Rob

Posted on May 8 • Originally published at vibescoder.dev

The Agentic Gap: Claude Oneshots, Gemma Fails

#ai #llm #benchmark #homelab

Two days ago, Gemma 4 topped our local model benchmark — 167 tokens per second, perfect code quality score, smallest download. Faster than Sonnet. Faster than Opus. The blog post said "Gemma 4 is the new default."

Today we tested whether that's actually true.

The Experiment

Instead of another toy benchmark, we pulled a real item off the vibescoder.dev backlog: public-facing search across all blog posts. Multi-file feature, architectural decisions required, design system integration, no specification beyond "make search work."
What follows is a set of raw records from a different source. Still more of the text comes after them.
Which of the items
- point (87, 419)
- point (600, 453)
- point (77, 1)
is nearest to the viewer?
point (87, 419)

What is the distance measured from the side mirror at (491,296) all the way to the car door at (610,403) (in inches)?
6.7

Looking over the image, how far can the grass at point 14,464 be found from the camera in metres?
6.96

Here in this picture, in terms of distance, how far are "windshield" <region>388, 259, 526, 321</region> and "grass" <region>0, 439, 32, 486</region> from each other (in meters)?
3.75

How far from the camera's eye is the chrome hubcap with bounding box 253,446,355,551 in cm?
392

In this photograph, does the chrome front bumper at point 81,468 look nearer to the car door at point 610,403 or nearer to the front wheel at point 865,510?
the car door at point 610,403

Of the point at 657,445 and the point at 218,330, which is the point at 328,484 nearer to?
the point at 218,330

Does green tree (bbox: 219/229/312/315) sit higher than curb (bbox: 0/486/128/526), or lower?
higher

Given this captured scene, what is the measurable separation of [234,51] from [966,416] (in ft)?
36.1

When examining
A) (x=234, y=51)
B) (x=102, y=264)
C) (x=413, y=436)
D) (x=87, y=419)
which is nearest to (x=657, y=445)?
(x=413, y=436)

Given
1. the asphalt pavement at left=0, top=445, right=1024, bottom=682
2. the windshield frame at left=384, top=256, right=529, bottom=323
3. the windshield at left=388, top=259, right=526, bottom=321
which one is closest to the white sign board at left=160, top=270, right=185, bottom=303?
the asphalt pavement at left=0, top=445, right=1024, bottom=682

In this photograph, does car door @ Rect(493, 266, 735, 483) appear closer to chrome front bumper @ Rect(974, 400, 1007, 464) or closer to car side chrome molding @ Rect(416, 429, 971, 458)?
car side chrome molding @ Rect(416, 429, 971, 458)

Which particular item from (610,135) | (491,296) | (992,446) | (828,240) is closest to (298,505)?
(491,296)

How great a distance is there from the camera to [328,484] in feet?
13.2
Two models. Same prompt. Same codebase. Same workspace template. One shot — no follow-up instructions, no hand-holding. Walk away and see what happens.

	Gemma 4 27B	Opus 4.6
Provider	Ollama (local, RTX 5090)	Anthropic API (cloud)
Benchmark speed	167.1 tok/s	74.3 tok/s
Benchmark score	100/100	100/100
Cost	$0	Per-token pricing

The prompt was deliberately vague on implementation details:

Add public-facing search to vibescoder.dev. Users should be able to search across all published blog posts by title, content, tags, and description. The search should feel fast and match the site's existing Neon Brutalist design system. Consider: how users discover search, how results display, empty/no-result states, search state management (URL, keyboard shortcuts). Must be accessible from any page, work on mobile, and not introduce new design libraries. Commit and push when complete. Do not ask clarifying questions — make your own decisions.

Setting Up the Arena

Each model got its own Coder workspace with identical starting conditions: same Docker template, same base commit on main, same content repo.

Both workspaces built from the same Docker template — only the model selection differed.

We created two feature branches from the same commit (12fd589) and verified Vercel was configured to auto-build preview deployments for any branch push.

Vercel preview deployments would give us side-by-side URLs to compare the finished features.

Both prompts were delivered at the same time. Then we stepped back.

Opus 4.6: The Quiet Professional

Opus received the prompt and went silent. No questions. No plan narrated back. Just the spinning indicator showing it was working.

Over the next eight minutes, Opus:

Cloned both repos and installed dependencies
Read package.json, tsconfig.json, the app layout, existing components, lib/posts.ts, lib/types.ts, the design system in globals.css, and the middleware
Made architectural decisions: Cmd+K dialog with live API results for quick navigation, plus a full /search page for detailed browsing
Built a weighted scoring search API (/api/search) that ranks title matches above tag matches above content matches
Created a 407-line SearchDialog component with keyboard navigation, body scroll lock, abort controllers for in-flight requests, and ARIA accessibility
Built a server-rendered search results page with debounced URL state
Modified Header.tsx — three lines: import, component placement, mobile nav link
Updated middleware to whitelist the search API route
Committed everything in one clean commit and pushed

One prompt. One commit. 698 lines across 6 files. Pushed to GitHub, Vercel preview building.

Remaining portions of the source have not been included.